When I read this, I see it as saying that the initial placement of the spore mine is only for marker purposes. Though I can see where you are coming from, as the Spore Mine is on the table. Though you technically have not 'placed' the unit on the table yet, it is just marking the point of impact(which you can do with a blast marker anyway...)


----------



## Winterous (Mar 30, 2009)

Wolf_Lord_Skoll said:


> It says "use a spore mine model to portray where it lands" and then it goes on to say If the cluster scatters so that it is not in contact with an enemy model "place a spore mine at the indicated point".
> 
> When I read this, I see it as saying that the initial placement of the spore mine is only for marker purposes. Though I can see where you are coming from, as the Spore Mine is on the table.

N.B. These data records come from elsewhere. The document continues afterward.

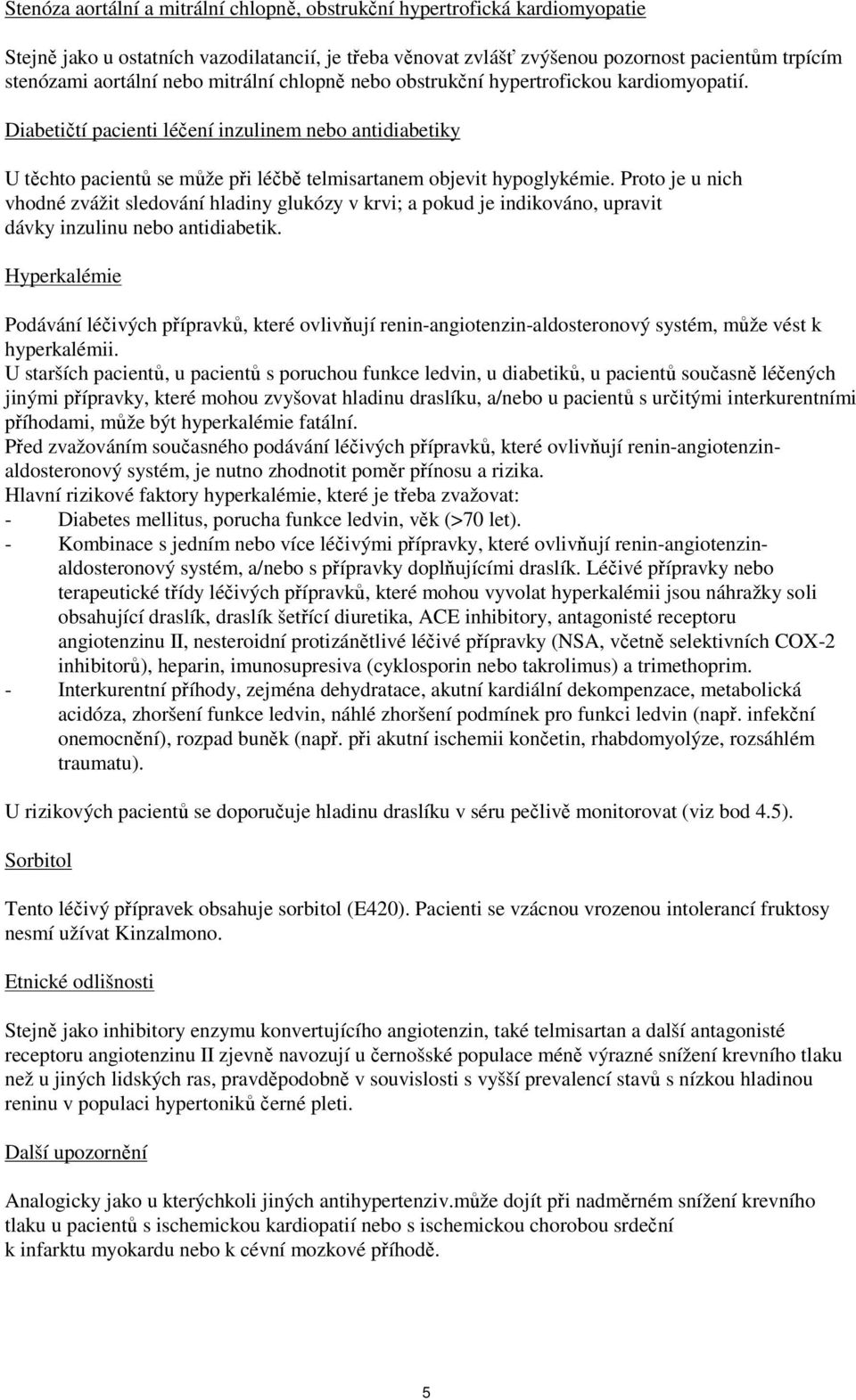 Stenóza aortální a mitrální chlopně, obstrukční hypertrofická kardiomyopatie

Stejně jako u ostatních vazodilatancií, je třeba věnovat zvlášť zvýšenou pozornost pacientům trpícím stenózami aortální nebo mitrální chlopně nebo obstrukční hypertrofickou kardiomyopatií.

Diabetičtí pacienti léčení inzulinem nebo antidiabetiky

U těchto pacientů se může při léčbě telmisartanem objevit hypoglykémie. Proto je u nich vhodné zvážit sledování hladiny glukózy v krvi; a pokud je indikováno, upravit dávky inzulinu nebo antidiabetik.

Hyperkalémie

Podávání léčivých přípravků, které ovlivňují renin-angiotenzin-aldosteronový systém, může vést k hyperkalémii.
U starších pacientů, u pacientů s poruchou funkce ledvin, u diabetiků, u pacientů současně léčených jinými přípravky, které mohou zvyšovat hladinu draslíku, a/nebo u pacientů s určitými interkurentními příhodami, může být hyperkalémie fatální.
Před zvažováním současného podávání léčivých přípravků, které ovlivňují renin-angiotenzin-aldosteronový systém, je nutno zhodnotit poměr přínosu a rizika.
Hlavní rizikové faktory hyperkalémie, které je třeba zvažovat:
- Diabetes mellitus, porucha funkce ledvin, věk (>70 let).
- Kombinace s jedním nebo více léčivými přípravky, které ovlivňují renin-angiotenzin-aldosteronový systém, a/nebo s přípravky doplňujícími draslík. Léčivé přípravky nebo terapeutické třídy léčivých přípravků, které mohou vyvolat hyperkalémii jsou náhražky soli obsahující draslík, draslík šetřící diuretika, ACE inhibitory, antagonisté receptoru angiotenzinu II, nesteroidní protizánětlivé léčivé přípravky (NSA, včetně selektivních COX-2 inhibitorů), heparin, imunosupresiva (cyklosporin nebo takrolimus) a trimethoprim.
- Interkurentní příhody, zejména dehydratace, akutní kardiální dekompenzace, metabolická acidóza, zhoršení funkce ledvin, náhlé zhoršení podmínek pro funkci ledvin (např. infekční onemocnění), rozpad buněk (např. při akutní ischemii končetin, rhabdomyolýze, rozsáhlém traumatu).

U rizikových pacientů se doporučuje hladinu draslíku v séru pečlivě monitorovat (viz bod 4.5).

Sorbitol

Tento léčivý přípravek obsahuje sorbitol (E420). Pacienti se vzácnou vrozenou intolerancí fruktosy nesmí užívat Kinzalmono.

Etnické odlišnosti

Stejně jako inhibitory enzymu konvertujícího angiotenzin, také telmisartan a další antagonisté receptoru angiotenzinu II zjevně navozují u černošské populace méně výrazné snížení krevního tlaku než u jiných lidských ras, pravděpodobně v souvislosti s vyšší prevalencí stavů s nízkou hladinou reninu v populaci hypertoniků černé pleti.

Další upozornění

Analogicky jako u kterýchkoli jiných antihypertenziv.může dojít při nadměrném snížení krevního tlaku u pacientů s ischemickou kardiopatií nebo s ischemickou chorobou srdeční k infarktu myokardu nebo k cévní mozkové příhodě.

5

Though you technically have not 'placed' the unit on the table yet, it is just marking the point of impact(which you can do with a blast marker anyway...)


Oh yeah, good point.

The model is still just a representation of location, it's not an actual unit.
And even if it is, it's not yours, so it doesn't count as a kill point.
*rant*


----------



## Tim/Steve (Jan 25, 2009)

I always think of spore mines as ammunition until the end of the biovore shooting- if the mines hit directly or get placed close enough to enemies to explode instantly (eg when a second mine in placed into the cluster it makes base contact- pretty common). In these cases I dont give a KP, in all others I do... TBH I dont really mind about giving KPs, my army often has twice the KPs of the enemies, with biovores and 1-2 WoN gaunts so to win anhiliation games I need to table the opponent or to smack them around hard early (something biovores are good at doing).

Mainly I take biovores because they are half decent at killing light-medium vehicles (bioacid) and help to keep the enemy hiding his MEQs in cover in fear of a lucky rolling shot (being potentially able to kill 7-8 MEQs anywhere on a table is immense.. even if unlikely).


----------



## Inquisitor Einar (Mar 6, 2009)

Bioacid biovores can be a pain.. they're especially nasty against my sisters.. since they only have T3.


----------



## Winterous (Mar 30, 2009)

Tim/Steve said:


> I always think of spore mines as ammunition until the end of the biovore shooting- if the mines hit directly or get placed close enough to enemies to explode instantly (eg when a second mine in placed into the cluster it makes base contact- pretty common). In these cases I dont give a KP, in all others I do... TBH I dont really mind about giving KPs, my army often has twice the KPs of the enemies, with biovores and 1-2 WoN gaunts so to win anhiliation games I need to table the opponent or to smack them around hard early (something biovores are good at doing).
> 
> Mainly I take biovores because they are half decent at killing light-medium vehicles (bioacid) and help to keep the enemy hiding his MEQs in cover in fear of a lucky rolling shot (being potentially able to kill 7-8 MEQs anywhere on a table is immense.. even if unlikely).


Yeah, making MEQs stick to cover is something that Tyranids can't do too well; only 2 ap3 weapons in their whole army.
And it also pins people, no matter WHEN it explodes


----------



## emergeo (Jun 14, 2009)

Bio-acid is good for dropping on rear armour of vehicles.

If your opponent insists they get KP's for your spore mines, then the mines can also run and go to ground.


----------



## Tim/Steve (Jan 25, 2009)

its the old issue of "are you playing a prick?"
I play that biovores give KP once the shooting phase ends (ie, if they hit as they are being shot then they never form a unit and so arent a KP), this is already being incredibly kind to my opponent in terms of giving him free KP. If my opponent was to insist that all shots from biovores give KP regardless I would A- think him am evil rules laywering bastard (if they have a ~6KP army and expect to get 5-7KP just from me shooting I would smack them round the head till they stopped thinking the silly thought) and B you better believe that every stupid rules lawyering thing I know will be used against them...
If you need to use them (ie, dont do this against a nice friendly person) then yes, you can run spore mines in ANY direction you see fit. Yes, they can go to ground and get cover saves of 3+. Even funnier- yes they can indeed BLOCK captures just like any other units can (so if you have last turn in an objective game shoot the mines as close to the objective as you can... hope to miss, then just run them to within 3"- if your not playing an evil player I would still do this but wouldnt throw in the run move; so its far less likely to work).


----------